Consigne 1 => Dans la lettre de Gabriel Serville au Premier ministre, quel jour le tribunal judiciaire de Cayenne a-t-il rendu sa décision ?
Consigne 2 => Poursuivez la lettre de Gabriel Serville au Premier ministre à partir de sa dernière phrase.

━━━━━ Texte ━━━━━

[Tribunal du Larivot] Le Président Gabriel Serville écrit au Premier Ministre Jean Castex
Monsieur le Premier Ministre,
Par une décision rendue le 14 octobre dernier, le tribunal judiciaire de Cayenne a prononcé une peine de plusieurs mois d’emprisonnement à l’encontre de MM. Stéphane PALMOT, Gilles BEAUDI, Alexandre MARCHENEY, et Richard CIMONARD. La peine n’a pas été assortie de sursis à exécution ni de mesures d’aménagement. La décision de justice intervient à la suite de faits constatés en juillet 2020, avec l’incendie volontaire d’une dizaine de palettes en bois à proximité de la préfecture de Guyane, dans le contexte d’une manifestation de rue liée à la crise sanitaire. Le départ de feu a occasionné des dommages à la façade historique du bâtiment.
S’il ne fait aucun doute dans mon esprit que de tels faits, s’ils sont caractérisés, méritent une sanction, je voudrais attirer votre attention, M. le Premier Ministre, sur le sentiment d’injustice qui prévaut dans la population face à des peines aussi lourdes, alors que tant d’autres actes délictueux sont commis sur le territoire et n’ont pas reçu une réponse pénale aussi forte.

━━━━━ Documents fournis ━━━━━

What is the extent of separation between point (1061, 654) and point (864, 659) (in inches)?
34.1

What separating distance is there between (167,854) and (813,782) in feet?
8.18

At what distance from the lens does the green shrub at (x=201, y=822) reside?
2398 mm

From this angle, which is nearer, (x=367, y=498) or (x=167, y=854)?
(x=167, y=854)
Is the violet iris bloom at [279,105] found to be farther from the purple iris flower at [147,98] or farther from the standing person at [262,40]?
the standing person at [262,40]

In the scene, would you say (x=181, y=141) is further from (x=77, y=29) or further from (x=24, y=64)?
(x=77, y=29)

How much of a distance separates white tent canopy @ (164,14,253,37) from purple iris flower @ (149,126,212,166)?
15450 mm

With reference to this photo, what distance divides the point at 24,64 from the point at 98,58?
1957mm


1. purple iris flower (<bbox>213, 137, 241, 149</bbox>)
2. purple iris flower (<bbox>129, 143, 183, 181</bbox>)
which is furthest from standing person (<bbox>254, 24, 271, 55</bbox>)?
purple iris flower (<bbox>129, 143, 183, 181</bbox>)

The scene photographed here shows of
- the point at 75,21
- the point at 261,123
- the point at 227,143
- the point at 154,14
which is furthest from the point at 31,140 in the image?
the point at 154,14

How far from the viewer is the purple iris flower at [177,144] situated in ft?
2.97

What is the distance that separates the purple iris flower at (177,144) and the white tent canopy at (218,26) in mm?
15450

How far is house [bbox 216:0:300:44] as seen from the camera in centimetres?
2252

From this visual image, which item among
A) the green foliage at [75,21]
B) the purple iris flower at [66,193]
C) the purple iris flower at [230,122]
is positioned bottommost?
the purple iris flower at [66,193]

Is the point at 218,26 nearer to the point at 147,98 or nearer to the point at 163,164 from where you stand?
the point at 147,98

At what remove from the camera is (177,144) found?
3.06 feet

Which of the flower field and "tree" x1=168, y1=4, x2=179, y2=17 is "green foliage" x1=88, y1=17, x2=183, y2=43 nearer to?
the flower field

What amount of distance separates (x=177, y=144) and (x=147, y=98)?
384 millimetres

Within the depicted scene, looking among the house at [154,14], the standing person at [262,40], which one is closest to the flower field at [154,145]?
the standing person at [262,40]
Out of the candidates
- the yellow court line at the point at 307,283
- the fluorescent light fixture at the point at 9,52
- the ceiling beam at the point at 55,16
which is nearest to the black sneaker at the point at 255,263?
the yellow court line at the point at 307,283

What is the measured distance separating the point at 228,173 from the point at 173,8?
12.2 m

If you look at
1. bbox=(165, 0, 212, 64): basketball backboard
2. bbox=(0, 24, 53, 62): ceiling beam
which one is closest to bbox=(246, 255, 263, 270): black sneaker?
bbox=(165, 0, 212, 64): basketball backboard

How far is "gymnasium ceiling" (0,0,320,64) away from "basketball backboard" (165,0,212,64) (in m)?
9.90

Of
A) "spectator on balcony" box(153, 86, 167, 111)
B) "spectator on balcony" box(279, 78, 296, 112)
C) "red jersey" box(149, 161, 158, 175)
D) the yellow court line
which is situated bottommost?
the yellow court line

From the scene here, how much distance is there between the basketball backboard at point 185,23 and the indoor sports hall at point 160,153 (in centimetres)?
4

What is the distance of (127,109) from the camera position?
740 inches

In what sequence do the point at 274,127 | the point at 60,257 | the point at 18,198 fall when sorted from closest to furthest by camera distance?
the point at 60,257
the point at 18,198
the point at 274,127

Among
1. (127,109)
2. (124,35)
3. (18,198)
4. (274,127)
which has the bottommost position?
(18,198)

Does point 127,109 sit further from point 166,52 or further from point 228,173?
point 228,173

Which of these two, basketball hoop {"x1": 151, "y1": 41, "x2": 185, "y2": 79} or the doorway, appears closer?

━━━━━

Réponse 1 => Le 14 octobre.

Réponse 2 =>
Les personnes qui ont été condamnées appartiennent au syndicat UTG qui s’est inscrit, à posteriori, dans une ligne défavorable aux textes relatifs à l’obligation vaccinale. Il est clair qu’au sein de la population, l’amalgame peut être fait facilement entre la rigueur de la réponse judiciaire et les prises de position de l’organisation syndicale, faisant peser sur la décision de justice le soupçon d’instrumentalisation. De ce point de vue, les propos publics du Procureur de la République qui aurait publiquement évoqué la valeur « d’exemple » à donner à cette décision ne font que renforcer le malaise, dans une population qui, vous le savez, est à près de 70% réticente vis-à-vis de la vaccination.
Permettez-moi par ailleurs d’insister sur l’extrême volatilité de la situation sociale. Après une vingtaine de mois de confinement ininterrompu, les tensions sont exacerbées et je crains que, dans les quartiers de l’agglomération de Cayenne, Rémire-Montjoly, Matoury, le maintien en détention des quatre syndicalistes mentionnés ci-dessus, ne soit perçu comme une injustice et ne crée les conditions d’une escalade de violence comme ce département en a connu malheureusement dans les dernières années.
S’il ne nous appartient ni à l’un ni à l’autre d’interférer dans les procédures judiciaires, je souhaite pour ma part apporter ma contribution, dans le respect des formes légales, aux démarches auprès du juge des libertés pour que le dossier de ces militants syndicaux puisse être réexaminé dans le sens d’un aménagement substantiel de la peine. Je vous appelle, avec la plus grande insistance, à concourir à cette démarche d’apaisement, avec toute l’autorité que vous communiquent vos éminentes fonctions.
Dans cette attente, je vous prie, Monsieur le Premier Ministre, de recevoir l’expression de ma très haute considération.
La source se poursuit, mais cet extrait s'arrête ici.